Una Scampagnata a Punta Campanella

La Primavera è il periodo giusto per una splendida passeggiata immersi nel silenzio della natura, lungo uno degli itinerari paesaggistici di maggiore interesse naturale, storico ed archeologico della nostra Penisola: Punta Campanella.

Iniziamo questa suggestiva passeggiata partendo dalla piazza di Termini; la si può facilmente raggiungere con gli autobus SITA che, dalla stazione di Sorrento, arrivano a Nerano. A destra della chiesa parrocchiale, imbocchiamo via Campanella e – circa 400 metri dopo – arriviamo ad un bivio, proseguendo a sinistra si arriva a Monte San Costanzo (un altro posto suggestivo), scegliendo la strada di destra si inizia la discesa per Punta Campanella. Percorrendo una strada che a tratti sembra intagliata nella roccia, davanti ai nostri occhi il paesaggio subisce una straordinaria metamorfosi che ci fa dimenticare i palazzi,le strade e le tante auto che incontriamo in città; il rumore lascia pian piano il passo al silenzio ed alle tante voci della natura … a sinistra la montagna di rocce bianche con la sua tipica vegetazione, a destra il mare, le piccole baie ed insenature che si intravedono tra le rocce.

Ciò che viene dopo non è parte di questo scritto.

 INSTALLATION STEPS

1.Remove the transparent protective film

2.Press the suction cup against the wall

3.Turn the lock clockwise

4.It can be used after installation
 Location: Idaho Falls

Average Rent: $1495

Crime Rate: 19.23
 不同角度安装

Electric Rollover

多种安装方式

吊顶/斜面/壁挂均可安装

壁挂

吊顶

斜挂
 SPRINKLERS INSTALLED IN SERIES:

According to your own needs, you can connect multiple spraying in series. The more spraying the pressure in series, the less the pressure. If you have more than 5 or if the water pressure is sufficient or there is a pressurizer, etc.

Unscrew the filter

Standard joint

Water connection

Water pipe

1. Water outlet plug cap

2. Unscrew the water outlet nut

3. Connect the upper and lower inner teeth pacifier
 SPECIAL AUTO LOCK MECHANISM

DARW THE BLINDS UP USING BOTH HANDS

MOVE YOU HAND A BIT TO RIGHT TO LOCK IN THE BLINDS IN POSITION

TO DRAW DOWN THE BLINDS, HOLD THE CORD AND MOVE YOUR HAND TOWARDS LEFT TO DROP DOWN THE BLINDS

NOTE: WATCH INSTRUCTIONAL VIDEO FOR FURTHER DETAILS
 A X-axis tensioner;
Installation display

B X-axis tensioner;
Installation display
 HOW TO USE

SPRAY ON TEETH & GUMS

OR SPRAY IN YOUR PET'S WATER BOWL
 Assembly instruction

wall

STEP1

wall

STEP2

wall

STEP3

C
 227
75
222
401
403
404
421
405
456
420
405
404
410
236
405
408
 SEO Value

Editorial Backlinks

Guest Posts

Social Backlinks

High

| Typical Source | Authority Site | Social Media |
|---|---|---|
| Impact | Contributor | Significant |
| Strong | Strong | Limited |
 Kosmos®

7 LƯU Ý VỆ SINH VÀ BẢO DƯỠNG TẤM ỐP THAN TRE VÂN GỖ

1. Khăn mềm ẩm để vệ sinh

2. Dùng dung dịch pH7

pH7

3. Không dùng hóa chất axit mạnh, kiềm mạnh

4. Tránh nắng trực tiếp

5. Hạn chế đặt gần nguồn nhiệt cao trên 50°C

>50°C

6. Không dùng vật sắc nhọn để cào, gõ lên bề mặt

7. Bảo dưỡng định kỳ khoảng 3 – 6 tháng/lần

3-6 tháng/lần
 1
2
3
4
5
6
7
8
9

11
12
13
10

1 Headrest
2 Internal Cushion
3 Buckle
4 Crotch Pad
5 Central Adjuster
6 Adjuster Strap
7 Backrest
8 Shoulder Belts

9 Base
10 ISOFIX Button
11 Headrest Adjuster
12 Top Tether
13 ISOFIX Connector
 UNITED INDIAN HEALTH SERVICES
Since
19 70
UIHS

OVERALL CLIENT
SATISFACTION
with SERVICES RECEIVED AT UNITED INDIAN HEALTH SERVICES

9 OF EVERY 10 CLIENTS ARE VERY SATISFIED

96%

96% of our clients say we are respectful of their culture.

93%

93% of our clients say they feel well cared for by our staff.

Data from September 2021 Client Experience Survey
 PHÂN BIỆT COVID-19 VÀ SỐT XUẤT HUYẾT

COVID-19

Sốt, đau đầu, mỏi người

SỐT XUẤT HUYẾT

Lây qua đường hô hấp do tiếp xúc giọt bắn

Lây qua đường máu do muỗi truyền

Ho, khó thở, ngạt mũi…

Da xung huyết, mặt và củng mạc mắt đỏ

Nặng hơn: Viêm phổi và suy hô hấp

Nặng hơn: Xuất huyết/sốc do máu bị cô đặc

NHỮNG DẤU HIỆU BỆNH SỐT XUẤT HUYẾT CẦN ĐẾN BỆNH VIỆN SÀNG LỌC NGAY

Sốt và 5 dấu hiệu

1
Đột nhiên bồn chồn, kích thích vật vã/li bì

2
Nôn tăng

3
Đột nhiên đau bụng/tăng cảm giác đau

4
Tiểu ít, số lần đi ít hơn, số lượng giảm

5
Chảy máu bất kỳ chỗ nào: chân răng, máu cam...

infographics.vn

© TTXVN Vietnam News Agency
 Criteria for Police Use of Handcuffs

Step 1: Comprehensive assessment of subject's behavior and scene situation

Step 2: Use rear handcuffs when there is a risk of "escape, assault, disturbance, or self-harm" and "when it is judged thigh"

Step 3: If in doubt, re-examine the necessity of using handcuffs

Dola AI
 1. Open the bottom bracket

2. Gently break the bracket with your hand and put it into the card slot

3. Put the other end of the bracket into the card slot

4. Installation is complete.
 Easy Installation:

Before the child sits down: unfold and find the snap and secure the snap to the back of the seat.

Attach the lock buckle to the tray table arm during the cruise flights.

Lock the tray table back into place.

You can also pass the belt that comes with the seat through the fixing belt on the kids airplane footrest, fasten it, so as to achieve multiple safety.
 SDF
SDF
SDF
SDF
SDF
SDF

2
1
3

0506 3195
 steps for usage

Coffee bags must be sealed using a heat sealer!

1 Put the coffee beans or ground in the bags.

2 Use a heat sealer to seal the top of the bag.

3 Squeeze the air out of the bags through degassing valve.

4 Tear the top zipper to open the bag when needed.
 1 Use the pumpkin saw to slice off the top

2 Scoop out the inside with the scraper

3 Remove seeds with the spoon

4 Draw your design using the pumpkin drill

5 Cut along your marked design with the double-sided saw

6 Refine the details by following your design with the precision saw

Fino alla cala di Mitigliano, riconosciamo la tipica macchia mediterranea; in prossimità della Campanella invece, si assiste ad una straordinaria metamorfosi, la vegetazione si trasforma in una macchia bassa molto meno rigogliosa dove trionfano olivi selvatici, mirto, ginepro, rosmarino, elicriso, finocchio marittimo e limonium, che sembra quasi nascere direttamente dalla roccia; la brezza del mare alla quale sono esposti, li modella, facendogli assumere un’insolita forma. E’ qui che nidifica il gabbiano reale, ed è in quest’area che è possibile scorgere il falco pellegrino o il gheppio. Giunti al limite estremo della Punta Campanella scorgiamo, in un selvaggio isolamento, i resti di una Torre cinquecentesca, eretta lì dove sorgeva un Tempio che i greci avevano dedicato alla dea Minerva. Questo lembo estremo della Penisola Sorrentina, conosciuto come Promontorio Ateneo, ha ospitato nel corso dei secoli – per culto e per controllare l’accesso al golfo – templi e stazioni commerciali, opere di difesa e ville patrizie. Arrivando fino alla Torre, possiamo scorgere, ai due lati, due discese verso il mare: quella di destra, costruita in epoca più recente, è ancora agevole; quella di sinistra, più antica, non è utilizzabile..

Al termine di questa lunga discesa – protetta da un faraglione di roccia – si intravede una vasta cavità, conosciuta come “grotta delle Sirene”; è qui che il mare, riflettendo i raggi del sole, crea mille sfumature, che mutano ogni istante. Il paesaggio che si offre al nostro sguardo è … straordinario … di fronte c’è Capri, è così vicina che sembra quasi di poterla toccare con mano; alle spalle il Monte San Costanzo, spoglio e brullo, e poi la piccola baia di Jeranto; tutto è straordinariamente bello e se siamo fortunati da restare fino a sera, possiamo ammirare uno spettacolo di struggente bellezza: il sole che tramonta alle spalle di Capri e crea una magia di luci, ombre e riflessi che forse, neanche il più grande pittore sarebbe in grado di catturare.